Record set —
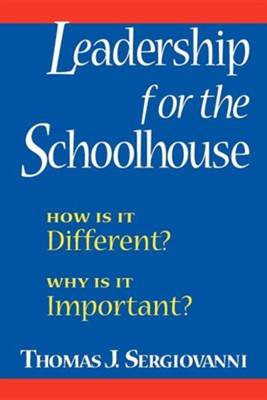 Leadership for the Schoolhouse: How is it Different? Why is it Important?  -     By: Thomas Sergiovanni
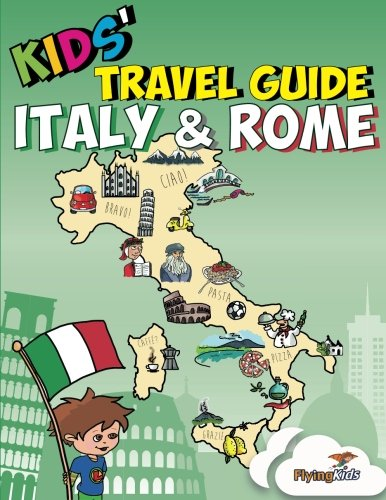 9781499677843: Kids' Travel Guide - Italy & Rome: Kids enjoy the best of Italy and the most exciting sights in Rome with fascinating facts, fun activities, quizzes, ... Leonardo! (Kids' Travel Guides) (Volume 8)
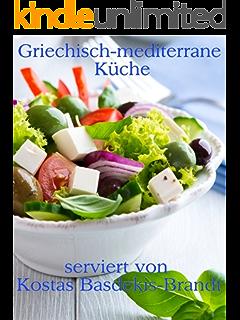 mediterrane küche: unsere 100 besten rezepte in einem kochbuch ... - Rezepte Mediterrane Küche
==
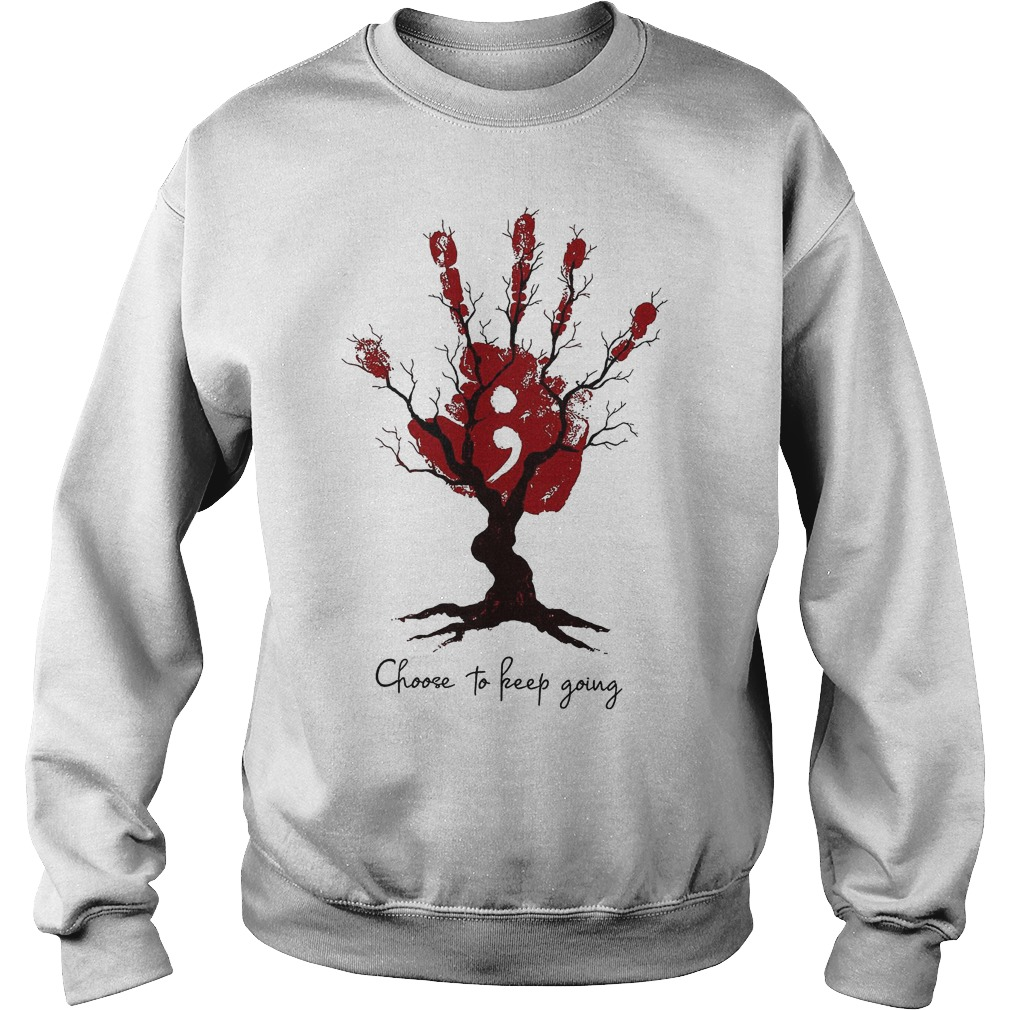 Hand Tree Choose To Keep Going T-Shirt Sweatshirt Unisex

What you will do —
Please transcribe exactly the part of the records that opens with the line containing "Leadership for the" and closes with the line containing "mediterrane küche: unsere", both ends included, and leave out the pictures.

Task answer —
 Leadership for the Schoolhouse: How is it Different? Why is it Important?  -     By: Thomas Sergiovanni
 9781499677843: Kids' Travel Guide - Italy & Rome: Kids enjoy the best of Italy and the most exciting sights in Rome with fascinating facts, fun activities, quizzes, ... Leonardo! (Kids' Travel Guides) (Volume 8)
 mediterrane küche: unsere 100 besten rezepte in einem kochbuch ... - Rezepte Mediterrane Küche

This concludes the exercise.